The promising young scientist heads to prison instead of college, having destroyed the family of a stranger, John Burroughs (William Mapother).
The Rhoda who emerges retains her fascination with the other planet, a place revealed to be an exact replica of earth, down to the people living on it. However, she resumes life under the weight of a deep responsibility and melancholy. Serving her time in jail has done nothing to lift the burden on guilt on her heart. She must do something – anything – to provide restitution to her remaining victim.
Barring that, she would give anything to be on the first ship of exploration to the other earth, a ship that is filling up fast.

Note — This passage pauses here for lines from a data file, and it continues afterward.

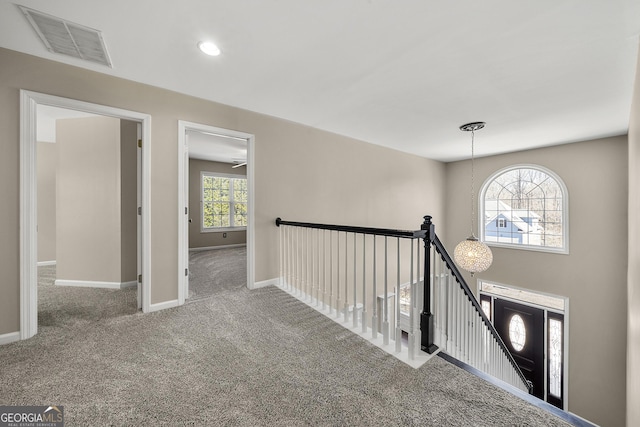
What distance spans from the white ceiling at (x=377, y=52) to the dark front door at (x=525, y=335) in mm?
3793

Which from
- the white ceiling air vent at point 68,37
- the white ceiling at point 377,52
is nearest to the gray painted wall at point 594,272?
the white ceiling at point 377,52

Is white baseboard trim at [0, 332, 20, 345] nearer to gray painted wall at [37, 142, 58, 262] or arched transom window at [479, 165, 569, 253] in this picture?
gray painted wall at [37, 142, 58, 262]

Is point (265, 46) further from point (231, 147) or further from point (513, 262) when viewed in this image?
point (513, 262)

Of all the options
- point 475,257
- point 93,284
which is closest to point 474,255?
point 475,257

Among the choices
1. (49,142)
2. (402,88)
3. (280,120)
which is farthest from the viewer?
Answer: (49,142)

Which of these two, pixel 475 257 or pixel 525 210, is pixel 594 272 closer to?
pixel 525 210

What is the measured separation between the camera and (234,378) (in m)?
1.49

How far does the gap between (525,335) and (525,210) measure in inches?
100

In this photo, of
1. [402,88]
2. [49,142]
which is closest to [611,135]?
[402,88]

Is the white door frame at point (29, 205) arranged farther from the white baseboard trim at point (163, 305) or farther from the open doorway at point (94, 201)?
the open doorway at point (94, 201)

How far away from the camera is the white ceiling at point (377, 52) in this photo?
1.50 m

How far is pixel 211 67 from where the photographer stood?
211 centimetres

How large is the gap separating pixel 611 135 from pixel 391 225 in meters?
3.67

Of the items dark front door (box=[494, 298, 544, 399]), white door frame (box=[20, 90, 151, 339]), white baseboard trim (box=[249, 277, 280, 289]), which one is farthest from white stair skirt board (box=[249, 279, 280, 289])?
dark front door (box=[494, 298, 544, 399])
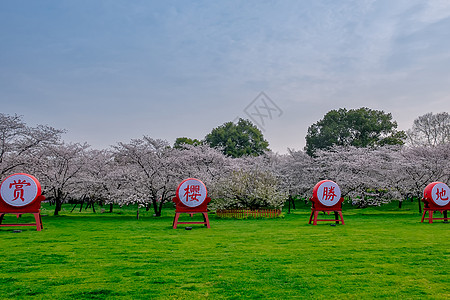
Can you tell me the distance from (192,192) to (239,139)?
1725 inches

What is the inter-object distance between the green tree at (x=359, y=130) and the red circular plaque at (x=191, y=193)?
109 ft

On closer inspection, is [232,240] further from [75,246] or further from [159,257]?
[75,246]

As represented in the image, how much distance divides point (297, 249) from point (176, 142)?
1973 inches

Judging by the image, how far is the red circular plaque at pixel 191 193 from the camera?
49.0ft

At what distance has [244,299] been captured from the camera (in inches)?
199

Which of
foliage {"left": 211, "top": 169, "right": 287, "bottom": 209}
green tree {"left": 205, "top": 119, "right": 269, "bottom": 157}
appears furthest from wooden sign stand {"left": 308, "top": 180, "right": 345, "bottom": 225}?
green tree {"left": 205, "top": 119, "right": 269, "bottom": 157}

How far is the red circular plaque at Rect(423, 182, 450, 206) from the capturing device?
1742 cm

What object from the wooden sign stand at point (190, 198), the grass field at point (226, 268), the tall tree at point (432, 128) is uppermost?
the tall tree at point (432, 128)

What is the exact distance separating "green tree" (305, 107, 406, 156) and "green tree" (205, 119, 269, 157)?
41.0 ft

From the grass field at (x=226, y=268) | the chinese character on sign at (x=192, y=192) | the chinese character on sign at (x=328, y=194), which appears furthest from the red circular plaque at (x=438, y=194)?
the chinese character on sign at (x=192, y=192)

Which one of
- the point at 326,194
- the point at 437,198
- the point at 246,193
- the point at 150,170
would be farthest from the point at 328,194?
the point at 150,170

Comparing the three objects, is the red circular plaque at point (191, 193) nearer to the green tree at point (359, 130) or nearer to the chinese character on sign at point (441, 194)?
the chinese character on sign at point (441, 194)

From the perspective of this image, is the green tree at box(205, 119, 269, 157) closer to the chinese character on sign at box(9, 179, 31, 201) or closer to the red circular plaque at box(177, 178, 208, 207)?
the red circular plaque at box(177, 178, 208, 207)

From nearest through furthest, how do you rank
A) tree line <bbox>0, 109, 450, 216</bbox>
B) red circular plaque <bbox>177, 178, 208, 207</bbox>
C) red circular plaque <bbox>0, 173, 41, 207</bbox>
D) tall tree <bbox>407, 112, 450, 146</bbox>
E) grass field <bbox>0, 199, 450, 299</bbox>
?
grass field <bbox>0, 199, 450, 299</bbox>
red circular plaque <bbox>0, 173, 41, 207</bbox>
red circular plaque <bbox>177, 178, 208, 207</bbox>
tree line <bbox>0, 109, 450, 216</bbox>
tall tree <bbox>407, 112, 450, 146</bbox>
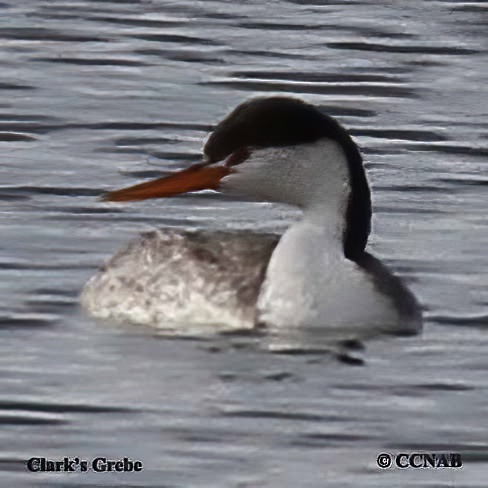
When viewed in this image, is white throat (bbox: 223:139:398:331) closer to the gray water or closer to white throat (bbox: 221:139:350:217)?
white throat (bbox: 221:139:350:217)

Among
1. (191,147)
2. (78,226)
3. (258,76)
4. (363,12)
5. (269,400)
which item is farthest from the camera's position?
(363,12)

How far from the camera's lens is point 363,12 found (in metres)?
19.3

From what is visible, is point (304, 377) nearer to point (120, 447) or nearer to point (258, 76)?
point (120, 447)

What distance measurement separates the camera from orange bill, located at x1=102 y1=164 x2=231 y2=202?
40.0 ft

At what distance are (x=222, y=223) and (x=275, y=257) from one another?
195 cm

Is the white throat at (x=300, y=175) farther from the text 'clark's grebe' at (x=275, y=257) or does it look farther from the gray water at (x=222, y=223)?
the gray water at (x=222, y=223)

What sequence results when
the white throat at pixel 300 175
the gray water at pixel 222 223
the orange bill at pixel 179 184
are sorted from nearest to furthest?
the gray water at pixel 222 223 < the white throat at pixel 300 175 < the orange bill at pixel 179 184

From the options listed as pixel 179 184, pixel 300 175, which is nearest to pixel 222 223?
pixel 179 184

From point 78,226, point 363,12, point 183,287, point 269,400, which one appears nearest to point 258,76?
point 363,12

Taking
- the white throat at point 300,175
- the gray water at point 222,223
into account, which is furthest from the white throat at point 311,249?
the gray water at point 222,223

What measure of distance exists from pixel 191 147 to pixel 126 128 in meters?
0.68

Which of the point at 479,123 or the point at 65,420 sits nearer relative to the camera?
the point at 65,420

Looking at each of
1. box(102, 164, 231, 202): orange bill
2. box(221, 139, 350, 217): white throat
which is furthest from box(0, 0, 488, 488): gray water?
box(221, 139, 350, 217): white throat

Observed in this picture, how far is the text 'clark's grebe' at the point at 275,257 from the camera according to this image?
38.9ft
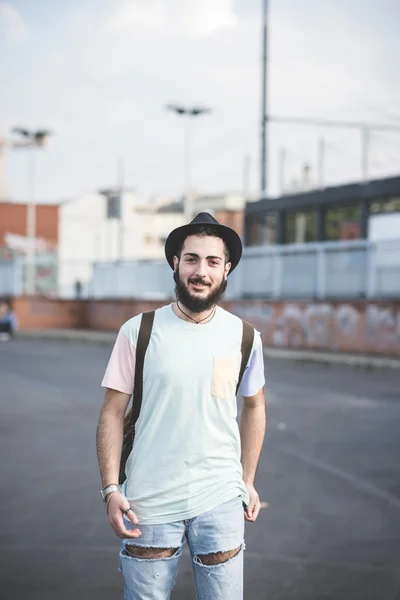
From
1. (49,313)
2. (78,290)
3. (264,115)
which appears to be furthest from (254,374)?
(49,313)

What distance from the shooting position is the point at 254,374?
10.5 feet

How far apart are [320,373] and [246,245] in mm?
9772

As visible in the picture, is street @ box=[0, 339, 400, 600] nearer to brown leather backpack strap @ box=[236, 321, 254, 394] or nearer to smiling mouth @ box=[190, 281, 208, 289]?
brown leather backpack strap @ box=[236, 321, 254, 394]

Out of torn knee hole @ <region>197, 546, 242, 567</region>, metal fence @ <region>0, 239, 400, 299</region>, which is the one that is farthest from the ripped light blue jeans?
metal fence @ <region>0, 239, 400, 299</region>

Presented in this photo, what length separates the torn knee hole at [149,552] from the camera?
2.90 meters

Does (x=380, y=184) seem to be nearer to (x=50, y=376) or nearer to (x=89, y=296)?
(x=50, y=376)

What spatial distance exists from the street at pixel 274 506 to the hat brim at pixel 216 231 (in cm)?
227

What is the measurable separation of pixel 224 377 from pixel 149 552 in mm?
619

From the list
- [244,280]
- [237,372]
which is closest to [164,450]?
[237,372]

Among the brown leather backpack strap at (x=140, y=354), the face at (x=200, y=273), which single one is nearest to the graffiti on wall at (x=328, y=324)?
the face at (x=200, y=273)

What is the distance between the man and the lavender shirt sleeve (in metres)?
0.12

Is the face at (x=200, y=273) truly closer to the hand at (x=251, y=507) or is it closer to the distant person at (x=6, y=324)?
the hand at (x=251, y=507)

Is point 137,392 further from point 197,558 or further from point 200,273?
point 197,558

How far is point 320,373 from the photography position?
59.5 ft
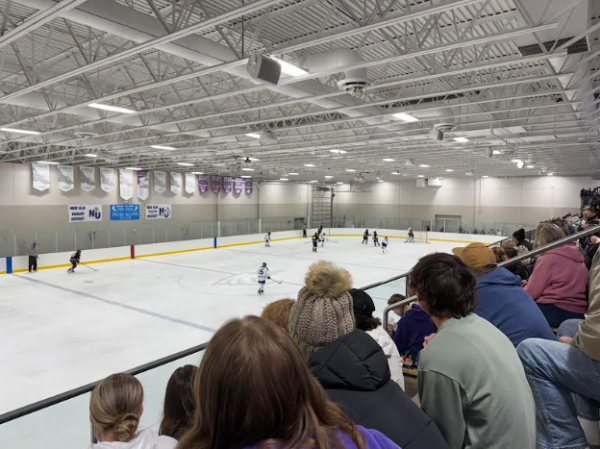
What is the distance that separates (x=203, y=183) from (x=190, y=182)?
1.33 metres

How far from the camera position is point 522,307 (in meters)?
2.48

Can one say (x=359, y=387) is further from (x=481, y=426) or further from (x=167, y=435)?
(x=167, y=435)

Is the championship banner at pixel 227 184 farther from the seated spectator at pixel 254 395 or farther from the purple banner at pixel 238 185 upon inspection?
the seated spectator at pixel 254 395

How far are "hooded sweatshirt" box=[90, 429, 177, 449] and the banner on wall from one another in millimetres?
29301

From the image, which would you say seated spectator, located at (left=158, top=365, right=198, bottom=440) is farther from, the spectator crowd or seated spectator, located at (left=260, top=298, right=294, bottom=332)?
seated spectator, located at (left=260, top=298, right=294, bottom=332)

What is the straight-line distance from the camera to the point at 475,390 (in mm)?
1654

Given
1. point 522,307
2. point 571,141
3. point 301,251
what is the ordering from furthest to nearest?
1. point 301,251
2. point 571,141
3. point 522,307

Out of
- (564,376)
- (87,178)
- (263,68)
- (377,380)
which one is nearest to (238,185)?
(87,178)

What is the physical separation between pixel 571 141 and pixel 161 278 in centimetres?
1928

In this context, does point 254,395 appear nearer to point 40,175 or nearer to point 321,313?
point 321,313

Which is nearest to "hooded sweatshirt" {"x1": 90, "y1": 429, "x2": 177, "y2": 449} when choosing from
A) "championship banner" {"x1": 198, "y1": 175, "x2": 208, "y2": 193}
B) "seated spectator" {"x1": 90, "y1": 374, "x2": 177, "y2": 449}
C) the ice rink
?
"seated spectator" {"x1": 90, "y1": 374, "x2": 177, "y2": 449}

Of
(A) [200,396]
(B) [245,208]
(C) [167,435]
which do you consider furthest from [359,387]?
(B) [245,208]

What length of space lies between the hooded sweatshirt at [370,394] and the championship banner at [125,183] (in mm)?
30664

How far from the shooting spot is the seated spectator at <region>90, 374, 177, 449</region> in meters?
2.02
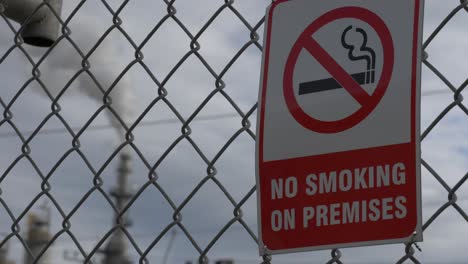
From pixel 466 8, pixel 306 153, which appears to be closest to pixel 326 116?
pixel 306 153

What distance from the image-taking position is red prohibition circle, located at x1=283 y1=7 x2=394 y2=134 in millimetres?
1677

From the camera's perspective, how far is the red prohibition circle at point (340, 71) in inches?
66.0

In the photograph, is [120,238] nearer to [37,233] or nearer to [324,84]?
[37,233]

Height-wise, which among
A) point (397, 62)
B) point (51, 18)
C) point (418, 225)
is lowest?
point (418, 225)

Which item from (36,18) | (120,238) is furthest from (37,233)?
(36,18)

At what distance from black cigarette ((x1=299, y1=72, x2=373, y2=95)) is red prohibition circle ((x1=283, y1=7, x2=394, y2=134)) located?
1cm

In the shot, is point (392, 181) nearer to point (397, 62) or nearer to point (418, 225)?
point (418, 225)

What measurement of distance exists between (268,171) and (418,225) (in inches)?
14.2

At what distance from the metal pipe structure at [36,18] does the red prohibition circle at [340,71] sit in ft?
3.37

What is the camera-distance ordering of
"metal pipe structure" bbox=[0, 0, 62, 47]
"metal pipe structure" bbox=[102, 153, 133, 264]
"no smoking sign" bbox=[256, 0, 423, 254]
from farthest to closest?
"metal pipe structure" bbox=[102, 153, 133, 264], "metal pipe structure" bbox=[0, 0, 62, 47], "no smoking sign" bbox=[256, 0, 423, 254]

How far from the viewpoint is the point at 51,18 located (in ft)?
8.44

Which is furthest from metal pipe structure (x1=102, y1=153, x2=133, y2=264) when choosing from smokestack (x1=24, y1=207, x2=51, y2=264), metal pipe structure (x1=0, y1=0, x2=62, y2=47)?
metal pipe structure (x1=0, y1=0, x2=62, y2=47)

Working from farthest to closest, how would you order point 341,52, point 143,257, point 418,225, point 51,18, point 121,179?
point 121,179 → point 51,18 → point 143,257 → point 341,52 → point 418,225

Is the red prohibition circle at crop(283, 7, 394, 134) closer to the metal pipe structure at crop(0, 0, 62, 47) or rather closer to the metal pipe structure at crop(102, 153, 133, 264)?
the metal pipe structure at crop(0, 0, 62, 47)
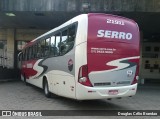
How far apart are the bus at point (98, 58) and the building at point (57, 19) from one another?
5.85 metres

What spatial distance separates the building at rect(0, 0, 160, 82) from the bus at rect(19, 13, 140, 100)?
19.2 feet

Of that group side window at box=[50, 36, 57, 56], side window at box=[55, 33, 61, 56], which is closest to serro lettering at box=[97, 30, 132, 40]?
side window at box=[55, 33, 61, 56]

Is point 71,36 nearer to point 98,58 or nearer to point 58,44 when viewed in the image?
point 98,58

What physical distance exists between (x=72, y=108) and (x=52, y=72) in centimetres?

As a traditional sci-fi flick, the movie falls short. The budget was small, the effects practically nonexistent. Astrophysicists agree the concept of another planet suddenly emerging from behind the sun is nonsense, scientifically speaking.
What the film lacks in explosions or plausibility, it makes up in fine acting and insight. Marling fully commits to a character completely devastated by her own bad behavior. In fact, the film takes the fact of Rhoda’s guilt and John’s grief so seriously that it takes over the tone of the movie. Most of the film feels unspeakably sad, a trip to a planet where nothing matters except the one moment when two cars intersected with such tragic results. The tone, plus the slow pace, makes the movie hard to watch for those used to more mainstream fare. Rated PG-13, the film has one sexual scene, no violence, and very little language.
The examination of lives is what interests the pair, not the fine points of scientific theories. In the end, what does it all mean? Clearly, Marling and Cahill love talking about these questions.
“Is it just chaos, people bumping together in the night like atoms or is it destined?” Marling mused.
“Do we play an active agent role in our lives or is everything already made up?” added Cahill.
“Or are we at the mercy of something else we don’t understand?” finished Marling, “Everybody is trying to get at the source of ‘who are we and what are doing here?’ Science goes at one angle. Religion, theology goes at another, philosophy at another and everyone’s trying to arrive at the same place.”